The postnatal elimination of embryonic and neonatal myosin isoforms in the rat extensor digitorum longus, diaphragm, and soleus muscles was compared using electrophoresis and immunohistochemical techniques. Electrophoresis of native myosin showed that neonatal bands were present in all three muscles on day 4 but were absent from the day 21 extensor digitorum longus muscle that exhibited its adult electrophoretic pattern. Mature electrophoretic banding patterns were present on days 60 and 125 in the diaphragm and soleus muscles, respectively.
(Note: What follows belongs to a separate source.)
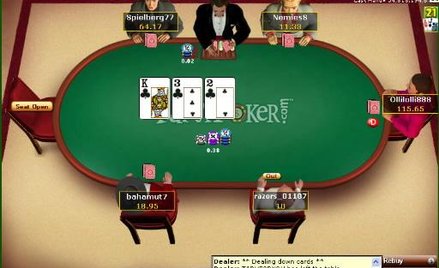 Węgierski rząd wystąpił z propozycją nowych przepisów hazardowych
Immunohistochemical analysis indicated that embryonic myosin heavy chain was present in all day 4 samples but absent by day 21. Quantitative evaluation determined that the rate of elimination of neonatal myosin heavy chain (MHCneo) was faster in the extensor digitorum longus muscle than in the diaphragm, with the soleus muscle having the slowest rate of elimination of this isoform. Embryonic myosin light chain was detected by two-dimensional electrophoresis through day 8 in each of the muscles. These data indicate that postnatal elimination of MHCneo is tissue specific and time dependent but not governed by either activity level or rostral-caudal position.